**Work instructions:**
Could you repeat, word for word, only the lines from the one containing "text-shadow: none;" through the final line of the records below?
################
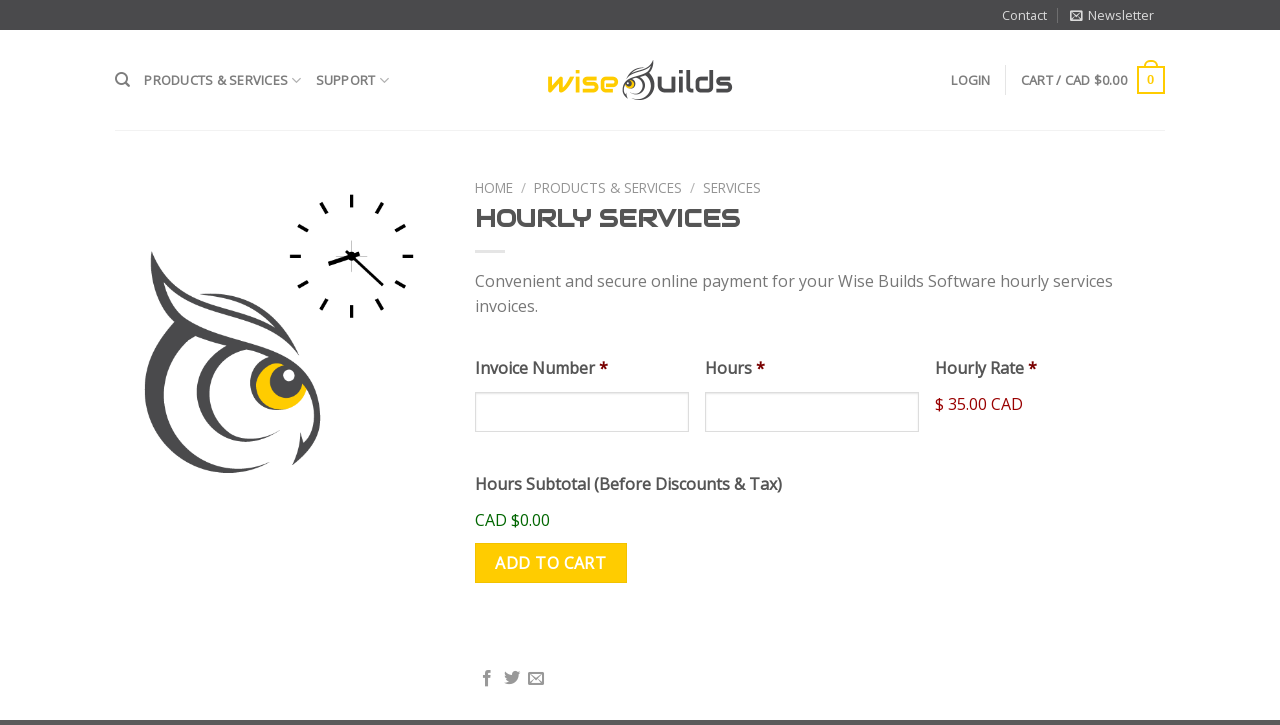

--- FILE ---
content_type: text/css; charset=utf-8
request_url: https://wisebuilds.ca/wp-content/themes/flatsome-child/style.css?ver=3.0
body_size: 1508
content:
/*
Theme Name: Flatsome Child
Description: This is a child theme for Flatsome Theme
Author: UX Themes
Template: flatsome
Version: 3.0
*/

/*************** ADD CUSTOM CSS HERE.   ***************/

.entry-header .entry-title {
	text-transform: uppercase;
}
.breadcrumbs a.current, .breadcrumbs a:hover,
span.amount,
label {
    color: #555;
}
.single-product .product-title {
    text-transform: uppercase;
    font-size: 1.5em;
}
.dark .button.is-form:hover,
.button:hover,
input[type='submit']:hover,
input[type='reset']:hover,
input[type='button']:hover {
    box-shadow: inset 0 0 0 100px rgba(255,255,255,0.2);
}
.single-product .variations label,
.single-product .variations select {
	text-transform: uppercase;
}
button i, .button i {
    top: -0.5px;
}
/*
.price .subscription-details {
    display: none;
}
*/
ol, ul {
    margin-left: 1.3em;
}
.account-login-inner {
	width: 240px;
	margin-left: auto;
	margin-right: auto;
}
#login-form-popup {
	width: 300px;
}
.account-login-inner label[for="rememberme"] {
    margin-left: 10px !important;
}
.account-login-inner #rememberme {
    margin-right: 5px;
}
.wpas-login-only {
	width: 240px;
	margin: 0 auto;
}
#reviews h3 {
	text-transform: uppercase;
}
#header-newsletter-signup .banner {
	background-color: #4a4a4c;
}
.box-text a:not(.button) {
	color: #334862;
	font-weight: bold;
}

.variations .reset_variations {
    bottom: 100% !important;
}

#wbs-domain-chk {
	max-width: calc(100% - 96px);
}

#wbs-domain-chk #wdc-style #Search {
    box-sizing: border-box;
    border: 1px solid #ddd !important;
    padding: 0 .75em;
    height: 2.507em !important;
    font-size: .97em !important;
    border-radius: 0 !important;
    max-width: 100%;
    width: 100%;
    vertical-align: middle;
    background-color: #fff;
    color: #333;
    box-shadow: inset 0 1px 2px rgba(0,0,0,0.1) !important;
    transition: color .3s, border .3s, background .3s, opacity .3s;
}

#wbs-domain-chk #wdc-style button#Submit {
    position: relative;
    display: inline-block;
    background-color: #FFCC00;
    text-transform: uppercase;
    font-size: 14px !important;
    letter-spacing: .03em;
    -ms-touch-action: none;
    touch-action: none;
    cursor: pointer;
    text-align: center;
    text-decoration: none;
    border: 1px solid transparent !important;
    border-top-color: transparent !important;
    border-right-color: transparent !important;
    border-bottom-color: transparent !important;
    border-left-color: transparent !important;
    vertical-align: middle;
    border-radius: 0 !important;
    margin-top: 0;
    margin-right: 1em;
    text-shadow: none;
    line-height: 2.4em;
    min-height: 2.4em;
    padding: 0 1.2em !important;
    max-width: 100%;
    transition: border .3s, background .3s, box-shadow .3s, opacity .3s, color .3s, -webkit-transform .3s !important;
    transition: transform .3s, border .3s, background .3s, box-shadow .3s, opacity .3s, color .3s !important;
    transition: transform .3s, border .3s, background .3s, box-shadow .3s, opacity .3s, color .3s, -webkit-transform .3s !important;
    text-rendering: optimizeLegibility;
    box-sizing: border-box;
    color: #fff;
    font-weight: bolder;
	width: 88px;
}


#wbs-domain-chk #wdc-style .input-group .input-group-btn {
    border: none;
    border-radius: 0;
    background-color: #fff;
	border-left: 8px solid #fff;
}
/*
h3.addon-name {
    font-size: 0.8em;
	font-family: "Open Sans", sans-serif;
	text-transform: uppercase;
	font-weight: bold;
}

div.product-addon {
    margin: 1em 0 0 0;
}

.product-addon input,
.product-addon select,
.product-addon textarea {
	margin-bottom: 0;
	text-transform: uppercase;
	font-size: 0.9em;
}
*/

.woocommerce .cart-wrapper dl.variation dt {
    display: block;
    margin-top: 6px;
}

.woocommerce .cart-wrapper dl.variation dd ul.bulleted {
    margin: 0;
}

ul.product_list_widget .mini_cart_item dl.variation dd ul li {
	padding: 0;
	min-height: initial;
}

.wbs-dummy-form_wrapper {
	display: none !important;
}

.product-container table.variations {
	margin-bottom: 0;
}

.woocommerce-variation-description p {
	font-size: 0.8em;
	font-style: italic;
	line-height: 1.3em;
}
################
**Written response:**
    text-shadow: none;
    line-height: 2.4em;
    min-height: 2.4em;
    padding: 0 1.2em !important;
    max-width: 100%;
    transition: border .3s, background .3s, box-shadow .3s, opacity .3s, color .3s, -webkit-transform .3s !important;
    transition: transform .3s, border .3s, background .3s, box-shadow .3s, opacity .3s, color .3s !important;
    transition: transform .3s, border .3s, background .3s, box-shadow .3s, opacity .3s, color .3s, -webkit-transform .3s !important;
    text-rendering: optimizeLegibility;
    box-sizing: border-box;
    color: #fff;
    font-weight: bolder;
	width: 88px;
}


#wbs-domain-chk #wdc-style .input-group .input-group-btn {
    border: none;
    border-radius: 0;
    background-color: #fff;
	border-left: 8px solid #fff;
}
/*
h3.addon-name {
    font-size: 0.8em;
	font-family: "Open Sans", sans-serif;
	text-transform: uppercase;
	font-weight: bold;
}

div.product-addon {
    margin: 1em 0 0 0;
}

.product-addon input,
.product-addon select,
.product-addon textarea {
	margin-bottom: 0;
	text-transform: uppercase;
	font-size: 0.9em;
}
*/

.woocommerce .cart-wrapper dl.variation dt {
    display: block;
    margin-top: 6px;
}

.woocommerce .cart-wrapper dl.variation dd ul.bulleted {
    margin: 0;
}

ul.product_list_widget .mini_cart_item dl.variation dd ul li {
	padding: 0;
	min-height: initial;
}

.wbs-dummy-form_wrapper {
	display: none !important;
}

.product-container table.variations {
	margin-bottom: 0;
}

.woocommerce-variation-description p {
	font-size: 0.8em;
	font-style: italic;
	line-height: 1.3em;
}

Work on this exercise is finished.